Simon links to an article by Irish economist Karl Whelan when doing so. Karl makes the point that:
I’ve always been uncomfortable with the labelling of central bank reserves as liabilities. Yes, in recent years, central banks have chosen to pay interest on them but they get to choose that interest rate and it can be zero if they want it to be. These are not debts that look like a normal person’s debts.
That is correct, and it needs to be appreciated by government and central banks (in fairness, the Bank of Japan and ECB do seem to get this point: it is the UK and USA that do not). These reserves are simply not debt.
What this means for interest rate policy is an issue I will look at in another blog. The IMF already think world cash balances basically destroy the effectiveness of that policy. I agree with Sim0n Wren-Lewis and Karl Whelan that central bank reserves are neither debt nor money as such. And I agree with Brendan Greeley that there is a cash mountain floating around the world unproductively that the corporate sector, that is in possession of a large part of it, has literally no idea what to do with.
What does this all mean? It means that we are living in a world where not all pounds, dollars, euros, yen or whatever are equal. How they came into being makes a big difference to what they are and what interest rate should be used on them, and whether they should be considered as debt, or not. This is a theme of a paper I will be issuing very soon. But what that also means is that if this power to create and manage money is to be properly used – and it is essential that it is – then this has to be understood and I do not think that is the case. I know that because the world’s central banks still think they can change a single interest rate and that this will result in a transmission effect flowing through the economy to change the way in which people think and behave. But that is not true.
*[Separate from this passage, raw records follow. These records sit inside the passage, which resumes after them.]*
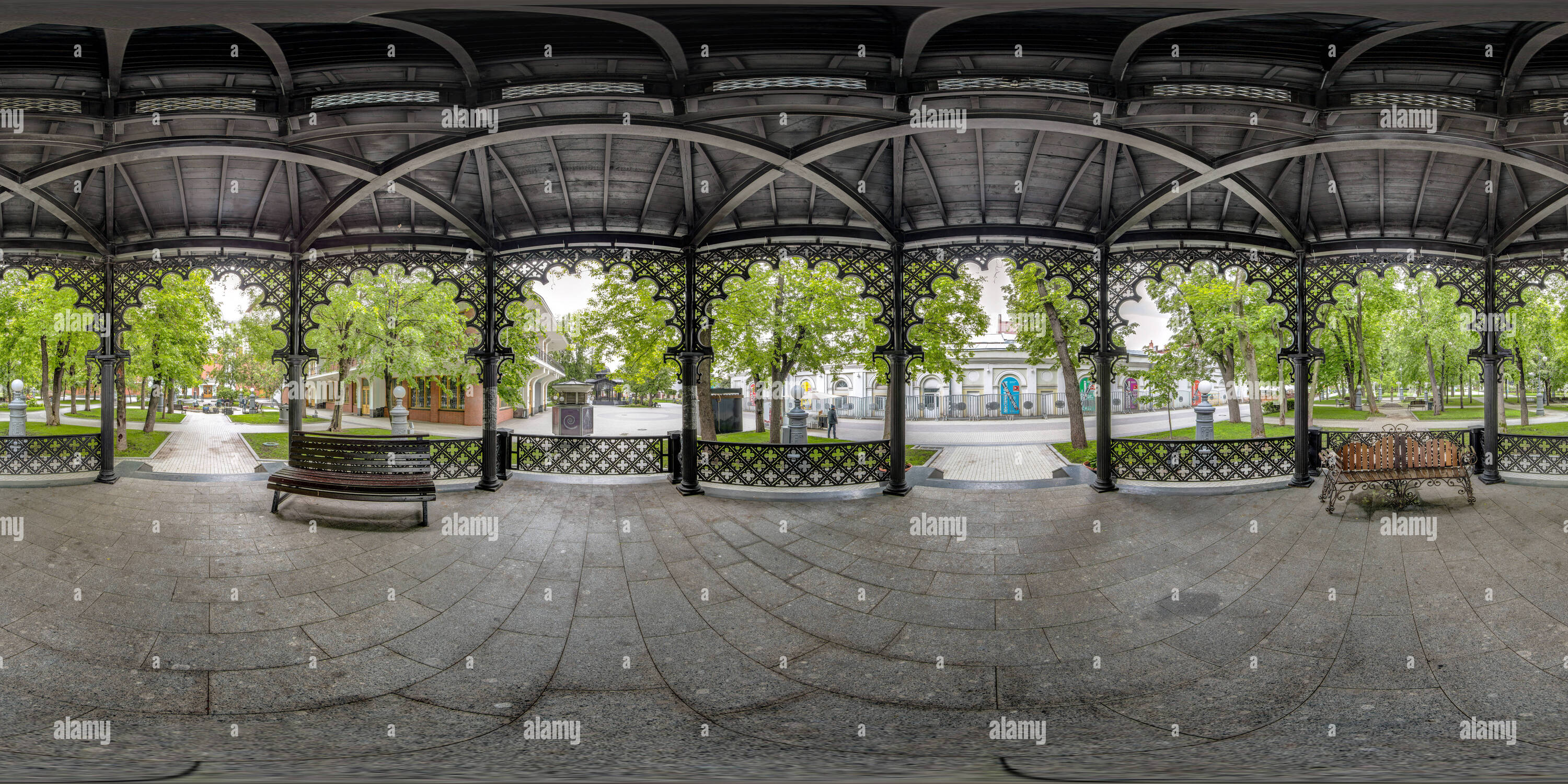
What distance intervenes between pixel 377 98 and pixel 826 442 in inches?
223

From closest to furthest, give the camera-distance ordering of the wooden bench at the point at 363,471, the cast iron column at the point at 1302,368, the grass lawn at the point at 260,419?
the wooden bench at the point at 363,471 < the cast iron column at the point at 1302,368 < the grass lawn at the point at 260,419

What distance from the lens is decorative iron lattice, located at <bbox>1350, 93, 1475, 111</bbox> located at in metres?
4.58

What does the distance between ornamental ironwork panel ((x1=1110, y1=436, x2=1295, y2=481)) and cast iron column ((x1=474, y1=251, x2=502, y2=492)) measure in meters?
7.55

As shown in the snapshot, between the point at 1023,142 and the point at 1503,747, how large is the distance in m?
5.66

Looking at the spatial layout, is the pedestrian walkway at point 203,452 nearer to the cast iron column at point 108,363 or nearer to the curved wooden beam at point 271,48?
the cast iron column at point 108,363

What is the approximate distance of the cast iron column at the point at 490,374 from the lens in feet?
22.2

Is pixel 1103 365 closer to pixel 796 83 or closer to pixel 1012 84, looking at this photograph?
pixel 1012 84

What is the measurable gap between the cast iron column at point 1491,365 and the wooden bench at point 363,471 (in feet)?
42.8

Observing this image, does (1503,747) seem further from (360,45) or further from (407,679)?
(360,45)

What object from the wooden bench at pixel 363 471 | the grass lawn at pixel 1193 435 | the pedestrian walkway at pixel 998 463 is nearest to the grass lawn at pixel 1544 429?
the grass lawn at pixel 1193 435

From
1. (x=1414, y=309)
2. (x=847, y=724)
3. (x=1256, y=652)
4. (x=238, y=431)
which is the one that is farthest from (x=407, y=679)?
(x=1414, y=309)

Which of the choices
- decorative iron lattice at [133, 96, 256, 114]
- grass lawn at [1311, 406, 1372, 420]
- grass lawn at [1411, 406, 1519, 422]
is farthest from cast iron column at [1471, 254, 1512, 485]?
decorative iron lattice at [133, 96, 256, 114]

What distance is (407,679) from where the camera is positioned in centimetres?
346

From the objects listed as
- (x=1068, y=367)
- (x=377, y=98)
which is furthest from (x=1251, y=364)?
(x=377, y=98)
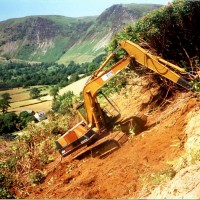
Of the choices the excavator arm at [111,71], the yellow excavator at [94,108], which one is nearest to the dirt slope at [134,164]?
the yellow excavator at [94,108]

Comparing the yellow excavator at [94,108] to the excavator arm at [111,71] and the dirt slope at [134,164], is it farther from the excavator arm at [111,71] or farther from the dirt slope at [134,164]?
the dirt slope at [134,164]

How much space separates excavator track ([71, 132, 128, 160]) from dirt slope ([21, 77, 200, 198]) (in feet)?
0.69

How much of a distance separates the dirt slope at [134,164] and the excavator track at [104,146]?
0.21 m

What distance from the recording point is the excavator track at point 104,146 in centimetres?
1111

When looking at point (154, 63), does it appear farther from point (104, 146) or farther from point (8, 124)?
point (8, 124)

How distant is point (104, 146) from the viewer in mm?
11281

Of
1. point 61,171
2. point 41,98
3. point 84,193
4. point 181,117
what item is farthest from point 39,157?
point 41,98

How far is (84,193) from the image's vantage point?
29.2 feet

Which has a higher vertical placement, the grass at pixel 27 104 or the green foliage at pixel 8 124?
the green foliage at pixel 8 124

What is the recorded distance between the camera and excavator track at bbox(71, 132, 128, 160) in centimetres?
1111

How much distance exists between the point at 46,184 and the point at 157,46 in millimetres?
6068

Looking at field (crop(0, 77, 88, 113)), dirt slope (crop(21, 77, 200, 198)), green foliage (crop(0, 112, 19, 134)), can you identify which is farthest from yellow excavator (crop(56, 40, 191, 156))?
field (crop(0, 77, 88, 113))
The IMF have noted that the world’s largest companies are exempt from this because they have their own cash hoards.
Dan Davies in the Guardian has noted that the transmission mechanism with regard to housing is creating considerable distortions in society that may not be sustainable.
Gertjan Vlieghe in his retirement speech from the Bank of England monetary policy committee has noted that there are so many feedback loops from the financial economy around demographics, debt and income distribution now that raising interest rates may be nigh on impossible and poses a fascinating range of questions as a consequence.
Govenments have reserved for themselves the right to make money. Now they really have done just that. But in the process they have, it seems, lost control over the ability of cash to be destructive, and they have lost control of interest rates in the way that they at least once thought they had.
It is welcome that this need for deeper understanding to regain control is being appreciated now. It is to be hoped that central banks get the message.